Dar es-Salaam, Tanzanie - La 20ème rencontre du Forum économique mondial (FEM) sur l’Afrique s’est achevée, vendredi à Dar es- Salaam, en Tanzanie, sur l’engagement des participants à poursuivre la réflexion pour des solutions communes aux difficultés de l’agriculture sur le continent.
Composante essentielle de l’économie africaine, le secteur agricole est pourvoyeur de 70 pour cent des emplois dans les pays africains à l’instar de la Tanzanie.
Mais, les changements climatiques pourraient réduire de 25 pour cent la production agricole dans les années à venir, " menaçant aussi bien la sécurité alimentaire que les éventuels revenus sur le plan économique ».
"Je ne crois pas à la nécessité pour chaque pays de disposer d’une nouvelle approche sur l’agriculture", a déclaré le vice-Premier ministre du Zimbabwe, Arthur Mutambara, qui se demande ce que les pays africains ont pu faire de leurs visions antérieures.
Pour améliorer le profil de leur agriculture, M. Mutambara estime que les blocs économiques régionaux tels que la Communauté de développement de l’Afrique australe (SADC) et la Communauté économique des Etats de l’Afrique de l’ouest (CEDEAO) devraient se pencher sur leurs visions régionales respectives pour permettre à l’agriculture d’occuper une place de choix aussi bien dans la vie des populations que dans l’économie en général.
Le continent africain est confronté à un besoin plus urgent de moderniser ses politiques agricoles compte tenu de l’explosion démographique qu’elle enregistre, ont déclaré les participants au FEM.
Expliquant les raisons du retard du développement agricole en Ethiopie au moment ou la majeure partie de sa population survit grâce à l’aide humanitaire, le Premier ministre, Meles Zenawi, a admis que le spectre persistent de la famine dans son pays constitue "un dilemme".
L’Ethiopie a connu une grande famine qui a, conduit au renversement, en 1975, du régime de l’empereur Haile Selassie et pourtant une autre famine doublée d’une sécheresse a ravagé le pays en 1984-85 sous le régime dictatorial du Colonel Mengistu Haile Mariam.

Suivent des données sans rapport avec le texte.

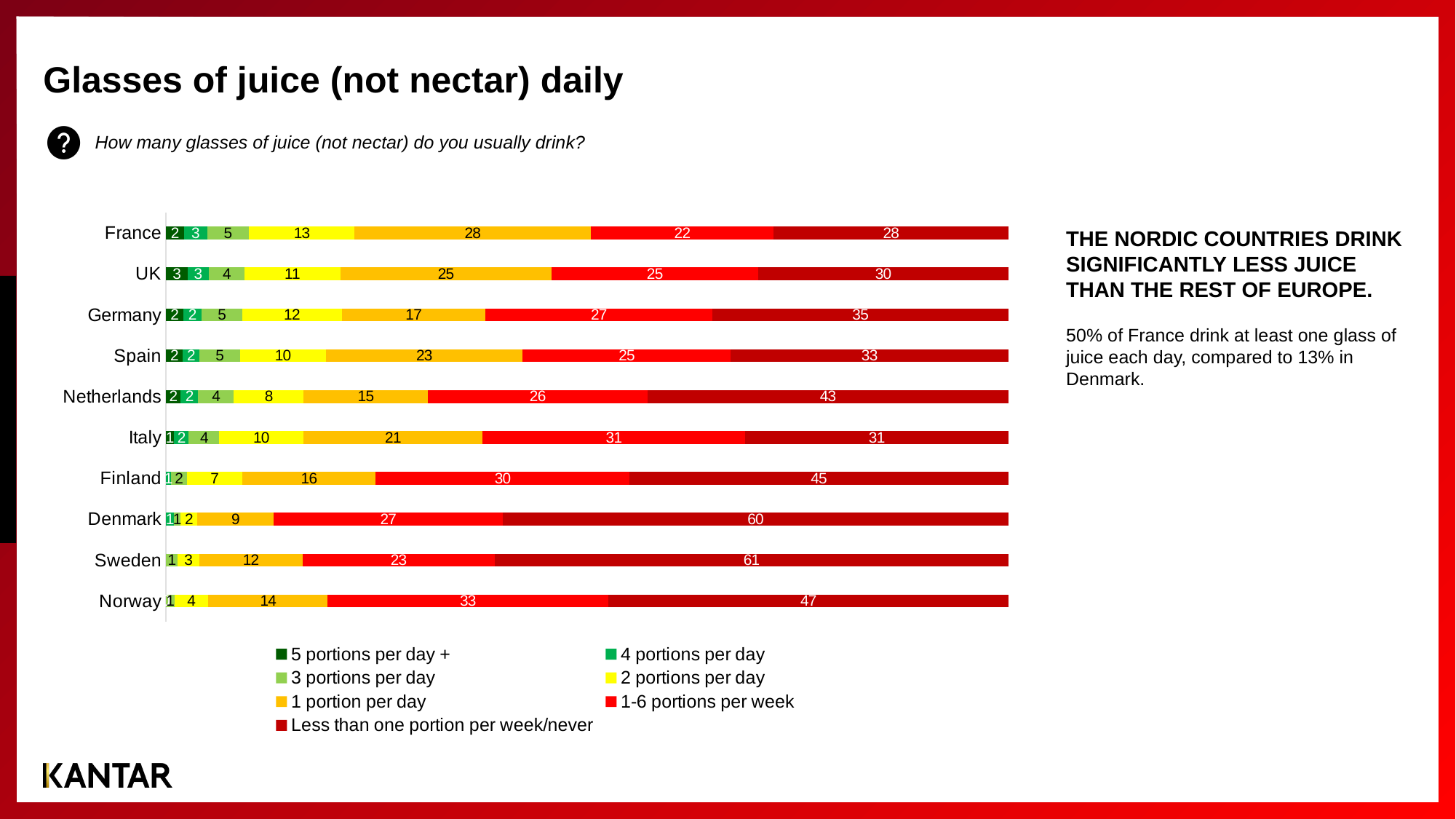
Which country has the lowest value in the 'Less than one portion per week/never' series? France Which has the larger value in the '1-6 portions per week' series, Germany or Spain? Germany What kind of chart is shown on the slide? Stacked bar chart What colour represents '2 portions per day' in the legend? Yellow What is the difference between Denmark and France in the 'Less than one portion per week/never' series? 32 How many countries are listed on the chart? 10 What is the value for Norway in the '1-6 portions per week' series? 33 What is the value for France in the '1 portion per day' series? 28 Which country has the highest value in the '1 portion per day' series? France How many series does the legend list? 7 What is the value for the Netherlands in the '2 portions per day' series? 8 What is the value for Sweden in the 'Less than one portion per week/never' series? 61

M. Meles a déclaré que depuis son accession au pouvoir après avoir renversé le régime de Mengistu, en 1991, "son gouvernement parvient à apporter une assistance alimentaire aux populations confrontées à un problème de survie".
La propriété et la disponibilité des terres sont les facteurs essentiels qui peuvent faire de l’agriculture un moteur du développement en Afrique. En Ethiopie, les terres ont été nationalisées et distribuées aux paysans en 1985.
Le bail de terres n’a pas empêché les paysans en Ethiopie de doubler, tous les dix ans, leur production alimentaire, mais la malnutrition et l’insécurité alimentaire menacent la population.
"Au cours des 18 dernières années, au moins 30 millions de personnes supplémentaires à nourrir s’y sont ajoutées. Mais nous ne devons pas limiter nos naissances", a déclaré M. Meles.
Selon le président de la Tanzanie, M. Jakaya Mrisho Kikwete, hôte, cette année, de la rencontre du FEM, le plus grand problème dont l’Afrique est confrontée est le manque de moyens.
Les participants au FEM ont indiqué que les paysans ont besoin d’aide afin de transformer, pour leur consommation, les produits de leur récolte dont ils connaissent la valeur nutritive.
De plus, la technologie va rendre l’agriculture plus attractive pour les jeunes qui représentent 60 pour cent de la population en Afrique mais n’est pas intéressée par cette activité qu’ils jugent ennuyeuse.